Elle doit être payée au moment du dépôt de la requête ou de l'assignation par la personne qui introduit l'instance (le défendeur n'a donc pas à la payer).
Le paiement s'effectue par voie électronique, sous forme de timbre dématérialisé valable 12 mois (et remboursable sous 18 mois s'il n'a pas été utilisé).
Elle est due même si le justiciable n'est pas représenté par avocat.
À l'inverse, si vous faites appel à un avocat, celui-ci peut avancer le paiement et l'inclure dans sa note d'honoraires afin de ne pas retarder la procédure.
En cas d'oubli ou de non-paiement, à peine d'irrecevabilité, le greffe invite d'abord la partie à régulariser la justification du paiement dans un délai d'un mois.
L'irrecevabilité n'intervient qu'en l'absence de régularisation.
Lorsqu'une même instance donne lieu à plusieurs procédures successives devant la même juridiction, la contribution n'est due qu'une seule fois, au titre de la première saisine.
Puis-je en être exonéré ?
Il existe plusieurs cas d'exonération liés notamment au caractère sensible de certaines procédures.

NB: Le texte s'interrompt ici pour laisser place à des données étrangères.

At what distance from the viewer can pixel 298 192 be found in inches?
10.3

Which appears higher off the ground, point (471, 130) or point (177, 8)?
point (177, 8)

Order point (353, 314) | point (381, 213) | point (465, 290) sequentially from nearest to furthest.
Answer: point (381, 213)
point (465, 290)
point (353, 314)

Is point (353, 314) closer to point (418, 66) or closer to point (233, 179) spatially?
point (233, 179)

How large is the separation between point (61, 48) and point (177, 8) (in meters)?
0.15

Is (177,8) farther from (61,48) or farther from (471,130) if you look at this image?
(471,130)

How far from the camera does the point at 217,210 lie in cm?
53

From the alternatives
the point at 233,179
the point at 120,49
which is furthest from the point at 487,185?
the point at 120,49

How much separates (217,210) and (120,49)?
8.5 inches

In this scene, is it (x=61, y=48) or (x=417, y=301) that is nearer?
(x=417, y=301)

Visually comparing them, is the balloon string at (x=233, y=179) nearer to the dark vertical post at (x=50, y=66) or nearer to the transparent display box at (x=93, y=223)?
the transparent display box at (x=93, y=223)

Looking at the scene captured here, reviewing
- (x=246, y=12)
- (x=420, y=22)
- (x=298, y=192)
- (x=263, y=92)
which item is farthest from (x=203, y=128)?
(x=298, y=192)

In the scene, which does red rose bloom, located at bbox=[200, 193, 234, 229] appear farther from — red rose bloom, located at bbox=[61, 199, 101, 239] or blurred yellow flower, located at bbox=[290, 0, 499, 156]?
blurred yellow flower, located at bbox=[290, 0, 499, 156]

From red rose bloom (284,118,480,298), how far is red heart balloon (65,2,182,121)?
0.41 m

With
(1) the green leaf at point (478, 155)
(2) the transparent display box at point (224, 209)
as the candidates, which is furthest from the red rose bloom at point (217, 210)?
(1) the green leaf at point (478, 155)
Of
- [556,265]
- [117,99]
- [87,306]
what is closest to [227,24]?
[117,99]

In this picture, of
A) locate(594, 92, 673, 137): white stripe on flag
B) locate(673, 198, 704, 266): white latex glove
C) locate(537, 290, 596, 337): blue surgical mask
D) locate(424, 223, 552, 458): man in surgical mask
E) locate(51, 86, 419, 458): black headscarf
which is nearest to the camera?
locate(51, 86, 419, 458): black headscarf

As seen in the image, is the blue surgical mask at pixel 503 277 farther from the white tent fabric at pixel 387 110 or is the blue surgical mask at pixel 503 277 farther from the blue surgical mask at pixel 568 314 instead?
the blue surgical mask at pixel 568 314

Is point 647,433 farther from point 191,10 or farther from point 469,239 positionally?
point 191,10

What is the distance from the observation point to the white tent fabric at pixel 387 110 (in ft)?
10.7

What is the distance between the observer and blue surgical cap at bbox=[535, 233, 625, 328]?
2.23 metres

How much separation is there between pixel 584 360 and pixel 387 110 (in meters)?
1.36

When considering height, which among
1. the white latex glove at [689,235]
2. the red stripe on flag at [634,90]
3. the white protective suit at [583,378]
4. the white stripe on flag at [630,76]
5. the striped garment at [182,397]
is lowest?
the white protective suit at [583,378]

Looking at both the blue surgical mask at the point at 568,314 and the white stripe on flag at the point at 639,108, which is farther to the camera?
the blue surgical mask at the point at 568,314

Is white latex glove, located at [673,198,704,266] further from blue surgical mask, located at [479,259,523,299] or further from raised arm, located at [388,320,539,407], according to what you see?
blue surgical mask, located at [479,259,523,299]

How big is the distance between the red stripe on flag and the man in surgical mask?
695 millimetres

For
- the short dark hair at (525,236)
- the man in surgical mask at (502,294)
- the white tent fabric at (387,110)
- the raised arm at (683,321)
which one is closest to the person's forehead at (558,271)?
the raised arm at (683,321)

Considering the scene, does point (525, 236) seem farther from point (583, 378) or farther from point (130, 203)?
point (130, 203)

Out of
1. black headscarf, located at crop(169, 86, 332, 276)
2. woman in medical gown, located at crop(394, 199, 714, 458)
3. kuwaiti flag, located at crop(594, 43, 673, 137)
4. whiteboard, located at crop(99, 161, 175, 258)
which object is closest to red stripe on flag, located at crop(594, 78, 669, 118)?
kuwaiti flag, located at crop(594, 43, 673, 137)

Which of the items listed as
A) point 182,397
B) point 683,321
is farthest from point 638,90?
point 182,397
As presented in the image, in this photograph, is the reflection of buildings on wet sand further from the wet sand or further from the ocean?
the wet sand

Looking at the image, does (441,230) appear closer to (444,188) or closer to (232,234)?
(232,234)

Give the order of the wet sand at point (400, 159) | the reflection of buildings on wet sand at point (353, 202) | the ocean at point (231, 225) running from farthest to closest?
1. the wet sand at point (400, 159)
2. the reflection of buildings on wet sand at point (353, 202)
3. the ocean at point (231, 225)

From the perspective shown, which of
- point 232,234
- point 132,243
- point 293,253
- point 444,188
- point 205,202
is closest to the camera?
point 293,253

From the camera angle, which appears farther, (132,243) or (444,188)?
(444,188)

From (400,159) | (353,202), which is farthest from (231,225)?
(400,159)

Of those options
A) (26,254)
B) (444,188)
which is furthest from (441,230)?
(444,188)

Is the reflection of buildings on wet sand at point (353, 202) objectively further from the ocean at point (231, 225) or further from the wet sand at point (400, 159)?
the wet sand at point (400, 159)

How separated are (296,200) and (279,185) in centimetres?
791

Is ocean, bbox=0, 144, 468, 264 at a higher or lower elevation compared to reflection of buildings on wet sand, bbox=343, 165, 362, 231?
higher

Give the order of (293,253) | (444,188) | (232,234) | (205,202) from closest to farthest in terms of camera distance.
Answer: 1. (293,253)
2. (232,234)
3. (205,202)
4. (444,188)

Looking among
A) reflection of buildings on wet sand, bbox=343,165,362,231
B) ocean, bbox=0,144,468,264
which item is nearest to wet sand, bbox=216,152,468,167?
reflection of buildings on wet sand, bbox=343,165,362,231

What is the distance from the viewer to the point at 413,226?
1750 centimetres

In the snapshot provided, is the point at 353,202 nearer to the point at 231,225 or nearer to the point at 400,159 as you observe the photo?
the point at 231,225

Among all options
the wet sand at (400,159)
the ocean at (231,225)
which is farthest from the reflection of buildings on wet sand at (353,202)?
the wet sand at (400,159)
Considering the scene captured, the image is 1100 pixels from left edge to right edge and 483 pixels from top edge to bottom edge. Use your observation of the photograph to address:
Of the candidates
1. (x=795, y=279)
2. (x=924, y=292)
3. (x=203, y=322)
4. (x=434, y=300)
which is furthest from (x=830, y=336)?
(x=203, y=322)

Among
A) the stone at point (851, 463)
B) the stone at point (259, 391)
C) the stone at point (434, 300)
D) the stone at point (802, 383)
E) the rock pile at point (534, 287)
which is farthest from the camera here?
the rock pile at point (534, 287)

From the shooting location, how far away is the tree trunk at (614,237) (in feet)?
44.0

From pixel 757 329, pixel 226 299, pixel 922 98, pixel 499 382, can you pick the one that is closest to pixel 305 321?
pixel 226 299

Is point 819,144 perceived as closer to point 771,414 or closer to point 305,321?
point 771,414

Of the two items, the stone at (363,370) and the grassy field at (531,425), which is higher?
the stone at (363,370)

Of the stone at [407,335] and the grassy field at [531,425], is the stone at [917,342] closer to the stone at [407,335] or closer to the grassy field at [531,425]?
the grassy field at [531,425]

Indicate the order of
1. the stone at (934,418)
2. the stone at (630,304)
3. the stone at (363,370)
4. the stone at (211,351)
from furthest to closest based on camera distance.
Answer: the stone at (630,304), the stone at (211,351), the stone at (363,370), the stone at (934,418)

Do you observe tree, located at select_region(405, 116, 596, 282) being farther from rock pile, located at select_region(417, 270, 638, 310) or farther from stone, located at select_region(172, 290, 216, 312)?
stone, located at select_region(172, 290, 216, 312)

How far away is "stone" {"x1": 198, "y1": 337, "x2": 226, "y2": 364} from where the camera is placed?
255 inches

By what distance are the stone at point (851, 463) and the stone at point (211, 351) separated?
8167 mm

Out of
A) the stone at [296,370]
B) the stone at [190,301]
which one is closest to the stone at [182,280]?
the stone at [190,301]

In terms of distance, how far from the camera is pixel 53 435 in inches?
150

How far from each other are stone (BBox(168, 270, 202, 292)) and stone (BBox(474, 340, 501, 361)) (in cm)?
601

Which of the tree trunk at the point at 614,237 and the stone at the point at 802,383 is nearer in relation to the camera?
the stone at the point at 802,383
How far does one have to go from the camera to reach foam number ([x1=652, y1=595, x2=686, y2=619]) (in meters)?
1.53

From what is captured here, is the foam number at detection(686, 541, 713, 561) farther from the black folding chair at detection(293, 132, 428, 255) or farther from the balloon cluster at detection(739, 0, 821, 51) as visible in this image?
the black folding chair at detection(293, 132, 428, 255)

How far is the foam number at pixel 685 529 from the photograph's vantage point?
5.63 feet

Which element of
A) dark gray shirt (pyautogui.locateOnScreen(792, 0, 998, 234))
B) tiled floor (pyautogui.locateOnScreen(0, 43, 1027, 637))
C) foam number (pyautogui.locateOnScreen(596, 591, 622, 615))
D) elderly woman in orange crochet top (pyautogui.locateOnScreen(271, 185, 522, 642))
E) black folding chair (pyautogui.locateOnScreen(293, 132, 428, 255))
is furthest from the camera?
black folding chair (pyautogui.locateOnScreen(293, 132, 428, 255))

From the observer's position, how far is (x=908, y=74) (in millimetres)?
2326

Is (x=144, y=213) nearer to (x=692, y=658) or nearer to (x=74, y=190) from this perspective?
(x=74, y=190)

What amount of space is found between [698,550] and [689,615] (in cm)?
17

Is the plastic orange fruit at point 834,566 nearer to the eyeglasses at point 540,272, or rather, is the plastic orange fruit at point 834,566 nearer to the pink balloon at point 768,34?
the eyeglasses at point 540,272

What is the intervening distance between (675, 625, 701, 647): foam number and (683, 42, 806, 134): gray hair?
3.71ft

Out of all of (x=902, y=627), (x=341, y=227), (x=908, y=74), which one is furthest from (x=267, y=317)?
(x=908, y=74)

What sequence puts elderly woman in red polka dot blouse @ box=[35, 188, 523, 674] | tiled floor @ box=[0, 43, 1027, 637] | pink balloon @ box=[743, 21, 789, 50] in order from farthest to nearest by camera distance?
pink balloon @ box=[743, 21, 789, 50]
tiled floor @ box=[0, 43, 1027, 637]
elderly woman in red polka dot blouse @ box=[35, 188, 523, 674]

En effet, il n'est pas nécessaire de payer la contribution à l'aide juridique :
- si le justiciable bénéficie de l'aide juridictionnelle totale ou partielle,
- pour les procédures d'ordonnance de protection,
- pour les procédures de surendettement, de redressement et de liquidation judiciaire,
- pour les procédures devant le Juge des enfants,
- pour les procédures d'injonction de payer,
- pour les procédures d'homologation de convention parentale,
- pour les procédures devant la commission prévue à l'article L. 214-1 du code de l'organisation judiciaire,
- pour les procédures devant le juge des libertés et de la détention,
- pour les procédures devant le juge des tutelles,
- lorsque l'État introduit lui-même l'instance,
Ces cas d'exonération prennent en compte la vulnérabilité de certains publics et la nécessité de préserver la gratuité d'accès au juge dans des contentieux particulièrement sensibles (violences, surendettement, libertés fondamentales, violences intrafamiliales...).